● TEXT:
%%
[REGRESSION][Stable][v3.12.y][v4.4.y][v4.9.y][v4.10.y][v4.11-rc1] scsi: storvsc: properly set residual data length on errors

Stephen Hemminger sthemmin at microsoft.com
Tue Mar 28 16:14:09 UTC 2017


I decided not to send it to stable since problem was only observed on 4.11 but it is probably endemic to all GEN2 VM's

-----Original Message-----
From: Joseph Salisbury [mailto:joseph.salisbury at canonical.com] 
Sent: Tuesday, March 28, 2017 7:29 AM
To: Stephen Hemminger <sthemmin at microsoft.com>; Long Li <longli at microsoft.com>
Cc: KY Srinivasan <kys at microsoft.com>; Martin K. Petersen <martin.petersen at oracle.com>; Haiyang Zhang <haiyangz at microsoft.com>; jejb at linux.vnet.ibm.com; devel at linuxdriverproject.org; linux-scsi <linux-scsi at vger.kernel.org>; LKML <linux-kernel at vger.kernel.org>; stable at vger.kernel.org; Greg KH <gregkh at linuxfoundation.org>
Subject: Re: [REGRESSION][Stable][v3.12.y][v4.4.y][v4.9.y][v4.10.y][v4.11-rc1] scsi: storvsc: properly set residual data length on errors

On 03/27/2017 06:14 PM, Stephen Hemminger wrote:
> Are you sure the real problem is not the one fixed by this commit?
>
> commit f1c635b439a5c01776fe3a25b1e2dc546ea82e6f
> Author: Stephen Hemminger <stephen at networkplumber.org>
> Date:   Tue Mar 7 09:15:53 2017 -0800
>
>     scsi: storvsc: Workaround for virtual DVD SCSI version
>     
>     Hyper-V host emulation of SCSI for virtual DVD device reports SCSI
>     version 0 (UNKNOWN) but is still capable of supporting REPORTLUN.
%%
● EXCERPTED RECORDS:
%%
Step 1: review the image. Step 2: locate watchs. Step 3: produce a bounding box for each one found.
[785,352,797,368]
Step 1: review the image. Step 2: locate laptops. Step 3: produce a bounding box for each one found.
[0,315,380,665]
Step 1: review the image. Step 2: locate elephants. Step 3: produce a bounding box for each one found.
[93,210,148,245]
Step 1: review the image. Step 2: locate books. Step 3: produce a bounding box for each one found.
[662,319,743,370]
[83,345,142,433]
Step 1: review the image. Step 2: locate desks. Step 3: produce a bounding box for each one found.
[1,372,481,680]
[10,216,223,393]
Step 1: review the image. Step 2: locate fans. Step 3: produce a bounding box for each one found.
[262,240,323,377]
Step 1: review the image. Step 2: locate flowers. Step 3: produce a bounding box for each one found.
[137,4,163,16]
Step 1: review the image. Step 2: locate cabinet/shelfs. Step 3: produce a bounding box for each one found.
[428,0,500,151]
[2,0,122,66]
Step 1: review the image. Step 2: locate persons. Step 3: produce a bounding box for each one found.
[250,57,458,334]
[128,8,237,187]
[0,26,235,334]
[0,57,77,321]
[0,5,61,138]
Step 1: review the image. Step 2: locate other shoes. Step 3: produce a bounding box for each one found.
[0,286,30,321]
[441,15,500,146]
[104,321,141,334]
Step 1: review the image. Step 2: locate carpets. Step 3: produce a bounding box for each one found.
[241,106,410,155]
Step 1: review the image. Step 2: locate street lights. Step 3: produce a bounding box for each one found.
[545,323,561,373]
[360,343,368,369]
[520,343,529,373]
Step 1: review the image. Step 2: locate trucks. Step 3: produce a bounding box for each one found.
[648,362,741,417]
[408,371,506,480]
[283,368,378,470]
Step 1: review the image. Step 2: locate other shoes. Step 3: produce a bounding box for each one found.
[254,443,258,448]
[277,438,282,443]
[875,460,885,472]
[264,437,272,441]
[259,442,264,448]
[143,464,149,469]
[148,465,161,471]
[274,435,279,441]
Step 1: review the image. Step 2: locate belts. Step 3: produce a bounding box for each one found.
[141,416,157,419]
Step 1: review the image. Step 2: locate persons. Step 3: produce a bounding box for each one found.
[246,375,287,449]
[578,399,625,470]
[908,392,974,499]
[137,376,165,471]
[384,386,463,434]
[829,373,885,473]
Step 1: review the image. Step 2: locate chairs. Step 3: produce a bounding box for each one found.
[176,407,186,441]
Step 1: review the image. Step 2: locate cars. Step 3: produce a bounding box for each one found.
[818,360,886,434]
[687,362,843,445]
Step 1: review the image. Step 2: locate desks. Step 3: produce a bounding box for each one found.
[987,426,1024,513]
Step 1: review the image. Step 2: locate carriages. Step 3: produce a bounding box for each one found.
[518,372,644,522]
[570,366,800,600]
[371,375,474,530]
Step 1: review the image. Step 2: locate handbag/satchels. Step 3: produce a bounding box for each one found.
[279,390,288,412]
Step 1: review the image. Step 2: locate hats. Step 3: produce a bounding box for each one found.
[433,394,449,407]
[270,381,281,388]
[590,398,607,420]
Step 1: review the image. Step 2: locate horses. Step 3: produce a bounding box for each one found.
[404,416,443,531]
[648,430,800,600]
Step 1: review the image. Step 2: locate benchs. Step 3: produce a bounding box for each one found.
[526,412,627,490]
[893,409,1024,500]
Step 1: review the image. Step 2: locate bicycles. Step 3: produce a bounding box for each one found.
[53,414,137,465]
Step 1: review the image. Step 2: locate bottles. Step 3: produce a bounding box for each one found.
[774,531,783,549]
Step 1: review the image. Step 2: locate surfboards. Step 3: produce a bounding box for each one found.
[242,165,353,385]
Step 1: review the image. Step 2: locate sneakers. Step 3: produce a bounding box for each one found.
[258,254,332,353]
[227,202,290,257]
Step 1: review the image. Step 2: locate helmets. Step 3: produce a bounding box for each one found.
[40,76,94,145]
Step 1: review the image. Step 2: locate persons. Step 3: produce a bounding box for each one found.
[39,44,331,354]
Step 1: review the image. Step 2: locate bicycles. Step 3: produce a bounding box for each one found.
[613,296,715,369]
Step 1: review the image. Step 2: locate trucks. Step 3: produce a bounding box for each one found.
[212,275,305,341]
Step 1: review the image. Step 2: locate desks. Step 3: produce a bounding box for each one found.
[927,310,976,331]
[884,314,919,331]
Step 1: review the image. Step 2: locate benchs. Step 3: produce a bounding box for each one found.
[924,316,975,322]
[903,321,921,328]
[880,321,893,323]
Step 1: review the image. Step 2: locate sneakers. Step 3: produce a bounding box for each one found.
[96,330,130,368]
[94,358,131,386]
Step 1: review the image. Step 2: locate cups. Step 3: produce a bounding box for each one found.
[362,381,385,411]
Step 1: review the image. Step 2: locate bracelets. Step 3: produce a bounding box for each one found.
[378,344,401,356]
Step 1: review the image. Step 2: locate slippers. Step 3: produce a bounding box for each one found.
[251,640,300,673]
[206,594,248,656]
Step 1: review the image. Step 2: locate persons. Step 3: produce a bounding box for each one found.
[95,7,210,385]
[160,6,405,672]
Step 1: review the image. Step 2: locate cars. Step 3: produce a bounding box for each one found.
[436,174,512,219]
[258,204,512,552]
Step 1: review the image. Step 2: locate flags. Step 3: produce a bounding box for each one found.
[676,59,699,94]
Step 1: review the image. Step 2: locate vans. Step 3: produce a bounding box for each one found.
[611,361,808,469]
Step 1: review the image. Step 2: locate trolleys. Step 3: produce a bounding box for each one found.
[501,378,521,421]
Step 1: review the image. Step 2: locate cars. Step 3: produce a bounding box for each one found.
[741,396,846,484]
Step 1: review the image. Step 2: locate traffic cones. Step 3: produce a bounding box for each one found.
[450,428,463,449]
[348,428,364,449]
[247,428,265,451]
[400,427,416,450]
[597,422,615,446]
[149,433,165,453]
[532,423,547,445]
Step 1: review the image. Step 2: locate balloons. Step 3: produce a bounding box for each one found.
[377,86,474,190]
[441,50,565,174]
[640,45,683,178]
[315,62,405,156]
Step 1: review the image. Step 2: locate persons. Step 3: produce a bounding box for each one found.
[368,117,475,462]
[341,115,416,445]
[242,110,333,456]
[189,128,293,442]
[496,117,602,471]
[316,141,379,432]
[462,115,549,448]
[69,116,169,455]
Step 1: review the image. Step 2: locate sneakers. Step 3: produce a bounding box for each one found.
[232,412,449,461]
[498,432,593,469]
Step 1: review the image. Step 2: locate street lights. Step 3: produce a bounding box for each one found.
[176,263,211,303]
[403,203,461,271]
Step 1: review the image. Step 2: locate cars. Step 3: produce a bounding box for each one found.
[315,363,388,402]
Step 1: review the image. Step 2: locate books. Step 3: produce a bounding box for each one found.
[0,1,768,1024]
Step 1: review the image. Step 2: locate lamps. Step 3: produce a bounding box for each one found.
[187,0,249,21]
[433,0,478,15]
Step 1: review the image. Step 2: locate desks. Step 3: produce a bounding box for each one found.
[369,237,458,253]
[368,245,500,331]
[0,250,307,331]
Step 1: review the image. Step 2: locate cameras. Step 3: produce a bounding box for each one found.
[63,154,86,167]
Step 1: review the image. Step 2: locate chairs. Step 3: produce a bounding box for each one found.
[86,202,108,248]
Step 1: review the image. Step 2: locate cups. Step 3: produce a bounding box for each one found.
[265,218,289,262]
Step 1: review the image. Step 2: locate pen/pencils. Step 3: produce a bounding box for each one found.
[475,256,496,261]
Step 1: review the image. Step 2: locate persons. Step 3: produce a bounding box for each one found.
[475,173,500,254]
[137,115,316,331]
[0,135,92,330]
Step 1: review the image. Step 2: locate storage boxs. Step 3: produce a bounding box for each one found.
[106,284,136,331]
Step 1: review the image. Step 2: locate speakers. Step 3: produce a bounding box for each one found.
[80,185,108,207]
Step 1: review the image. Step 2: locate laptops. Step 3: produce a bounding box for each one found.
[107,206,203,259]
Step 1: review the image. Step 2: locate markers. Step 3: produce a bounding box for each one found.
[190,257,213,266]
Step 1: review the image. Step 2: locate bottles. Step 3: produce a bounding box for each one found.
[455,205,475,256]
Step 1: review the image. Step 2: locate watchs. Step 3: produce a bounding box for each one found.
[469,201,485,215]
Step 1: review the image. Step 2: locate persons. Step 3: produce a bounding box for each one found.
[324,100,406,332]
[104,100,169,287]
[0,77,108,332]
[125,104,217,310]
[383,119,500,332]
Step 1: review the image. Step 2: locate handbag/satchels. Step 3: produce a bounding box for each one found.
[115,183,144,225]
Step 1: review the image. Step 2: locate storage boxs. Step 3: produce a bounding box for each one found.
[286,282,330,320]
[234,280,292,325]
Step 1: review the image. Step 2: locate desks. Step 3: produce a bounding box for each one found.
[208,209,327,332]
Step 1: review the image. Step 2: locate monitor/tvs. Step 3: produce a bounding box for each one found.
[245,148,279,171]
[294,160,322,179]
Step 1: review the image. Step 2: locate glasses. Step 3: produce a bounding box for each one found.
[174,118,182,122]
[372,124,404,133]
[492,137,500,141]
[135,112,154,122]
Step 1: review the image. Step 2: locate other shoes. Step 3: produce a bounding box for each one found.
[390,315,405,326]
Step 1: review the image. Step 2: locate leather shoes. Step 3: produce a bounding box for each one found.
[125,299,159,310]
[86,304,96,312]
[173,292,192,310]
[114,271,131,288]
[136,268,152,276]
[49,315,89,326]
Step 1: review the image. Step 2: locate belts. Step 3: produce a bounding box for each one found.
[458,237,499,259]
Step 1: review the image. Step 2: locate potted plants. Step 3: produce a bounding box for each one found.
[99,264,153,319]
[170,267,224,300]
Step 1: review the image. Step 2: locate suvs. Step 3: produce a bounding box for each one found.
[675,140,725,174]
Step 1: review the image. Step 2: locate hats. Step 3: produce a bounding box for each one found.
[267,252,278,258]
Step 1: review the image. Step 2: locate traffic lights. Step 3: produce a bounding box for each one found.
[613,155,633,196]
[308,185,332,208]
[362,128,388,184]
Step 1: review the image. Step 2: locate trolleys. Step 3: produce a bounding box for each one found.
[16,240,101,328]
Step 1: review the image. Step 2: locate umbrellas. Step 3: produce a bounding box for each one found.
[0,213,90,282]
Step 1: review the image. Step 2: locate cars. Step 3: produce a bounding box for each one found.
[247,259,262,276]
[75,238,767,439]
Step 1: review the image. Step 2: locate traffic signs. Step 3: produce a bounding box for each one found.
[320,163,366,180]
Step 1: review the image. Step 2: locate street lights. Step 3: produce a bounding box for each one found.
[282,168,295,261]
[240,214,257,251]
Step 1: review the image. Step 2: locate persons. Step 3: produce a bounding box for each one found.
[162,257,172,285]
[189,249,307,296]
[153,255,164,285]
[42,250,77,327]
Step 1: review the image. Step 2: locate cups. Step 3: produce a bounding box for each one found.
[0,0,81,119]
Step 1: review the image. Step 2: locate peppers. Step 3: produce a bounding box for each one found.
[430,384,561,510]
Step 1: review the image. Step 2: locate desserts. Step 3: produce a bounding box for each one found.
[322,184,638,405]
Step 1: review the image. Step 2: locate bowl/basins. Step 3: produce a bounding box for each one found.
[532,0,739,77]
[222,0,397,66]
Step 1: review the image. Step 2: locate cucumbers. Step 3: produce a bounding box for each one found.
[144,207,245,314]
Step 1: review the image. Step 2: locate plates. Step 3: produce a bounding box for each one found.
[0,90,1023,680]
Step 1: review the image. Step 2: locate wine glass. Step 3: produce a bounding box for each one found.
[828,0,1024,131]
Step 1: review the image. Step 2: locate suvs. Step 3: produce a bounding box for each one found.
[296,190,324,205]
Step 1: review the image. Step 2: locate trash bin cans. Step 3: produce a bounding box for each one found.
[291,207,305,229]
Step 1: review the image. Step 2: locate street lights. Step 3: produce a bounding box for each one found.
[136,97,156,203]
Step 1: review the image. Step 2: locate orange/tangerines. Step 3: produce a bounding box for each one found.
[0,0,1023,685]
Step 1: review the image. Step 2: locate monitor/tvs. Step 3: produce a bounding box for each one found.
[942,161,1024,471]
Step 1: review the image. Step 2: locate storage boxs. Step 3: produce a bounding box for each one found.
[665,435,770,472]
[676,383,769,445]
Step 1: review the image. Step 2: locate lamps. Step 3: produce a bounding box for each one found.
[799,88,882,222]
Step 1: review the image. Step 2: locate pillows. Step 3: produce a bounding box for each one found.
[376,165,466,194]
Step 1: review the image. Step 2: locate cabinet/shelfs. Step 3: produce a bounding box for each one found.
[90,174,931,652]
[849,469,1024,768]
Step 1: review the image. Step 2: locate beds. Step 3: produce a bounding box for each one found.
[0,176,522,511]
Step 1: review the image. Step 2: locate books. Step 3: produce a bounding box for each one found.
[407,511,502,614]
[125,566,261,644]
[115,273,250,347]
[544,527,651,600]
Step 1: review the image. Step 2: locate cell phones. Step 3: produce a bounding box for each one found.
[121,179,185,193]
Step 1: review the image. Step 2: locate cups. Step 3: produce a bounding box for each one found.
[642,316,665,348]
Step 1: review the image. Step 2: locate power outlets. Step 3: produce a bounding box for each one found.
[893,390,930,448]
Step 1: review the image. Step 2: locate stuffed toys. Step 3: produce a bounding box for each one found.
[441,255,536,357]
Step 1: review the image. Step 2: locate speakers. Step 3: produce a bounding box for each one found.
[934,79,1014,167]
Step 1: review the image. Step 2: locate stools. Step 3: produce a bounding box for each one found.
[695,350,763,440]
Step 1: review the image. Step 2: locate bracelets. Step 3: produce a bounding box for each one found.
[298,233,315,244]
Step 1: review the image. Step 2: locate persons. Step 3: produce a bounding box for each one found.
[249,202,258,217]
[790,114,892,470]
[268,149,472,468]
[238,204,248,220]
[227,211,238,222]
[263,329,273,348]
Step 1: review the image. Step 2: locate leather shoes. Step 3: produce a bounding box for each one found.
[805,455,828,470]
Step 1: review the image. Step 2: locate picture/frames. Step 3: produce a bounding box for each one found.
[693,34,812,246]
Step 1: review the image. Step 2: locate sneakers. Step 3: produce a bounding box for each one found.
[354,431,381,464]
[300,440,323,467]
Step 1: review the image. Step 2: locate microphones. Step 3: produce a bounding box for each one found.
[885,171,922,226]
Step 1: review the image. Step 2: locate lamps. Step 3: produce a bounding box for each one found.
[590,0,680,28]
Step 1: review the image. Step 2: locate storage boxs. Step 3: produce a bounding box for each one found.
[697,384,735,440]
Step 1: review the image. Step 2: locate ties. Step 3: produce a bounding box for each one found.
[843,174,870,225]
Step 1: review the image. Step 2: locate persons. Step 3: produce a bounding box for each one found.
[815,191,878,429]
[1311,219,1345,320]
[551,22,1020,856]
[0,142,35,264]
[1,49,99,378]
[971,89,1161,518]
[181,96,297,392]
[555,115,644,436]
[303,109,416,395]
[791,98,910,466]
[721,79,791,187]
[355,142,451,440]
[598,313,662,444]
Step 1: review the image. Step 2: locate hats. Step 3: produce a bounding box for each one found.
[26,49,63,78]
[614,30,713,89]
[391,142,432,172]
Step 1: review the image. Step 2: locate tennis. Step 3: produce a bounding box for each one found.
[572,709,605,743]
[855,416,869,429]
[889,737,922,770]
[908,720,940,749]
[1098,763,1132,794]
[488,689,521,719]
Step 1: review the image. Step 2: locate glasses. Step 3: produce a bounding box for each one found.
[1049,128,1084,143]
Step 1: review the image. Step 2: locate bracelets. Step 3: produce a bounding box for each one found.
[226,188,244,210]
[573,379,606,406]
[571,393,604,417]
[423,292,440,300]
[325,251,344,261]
%%
● WRITTEN TASKS:
1. According to the storvsc thread, why did Stephen Hemminger choose not to send the fix to stable? Answer in one to three sentences.
2. From the storvsc thread, extract the passage between "On 03/27/2017 06:14" and "of supporting REPORTLUN.", inclusive.
The listing has no role in any of the tasks.

● SOLUTIONS PER TASK:
1. He did not send it to stable because the problem had only been observed on 4.11. He adds that it is probably endemic to all GEN2 VMs.

2.
On 03/27/2017 06:14 PM, Stephen Hemminger wrote:
> Are you sure the real problem is not the one fixed by this commit?
>
> commit f1c635b439a5c01776fe3a25b1e2dc546ea82e6f
> Author: Stephen Hemminger <stephen at networkplumber.org>
> Date:   Tue Mar 7 09:15:53 2017 -0800
>
>     scsi: storvsc: Workaround for virtual DVD SCSI version
>     
>     Hyper-V host emulation of SCSI for virtual DVD device reports SCSI
>     version 0 (UNKNOWN) but is still capable of supporting REPORTLUN.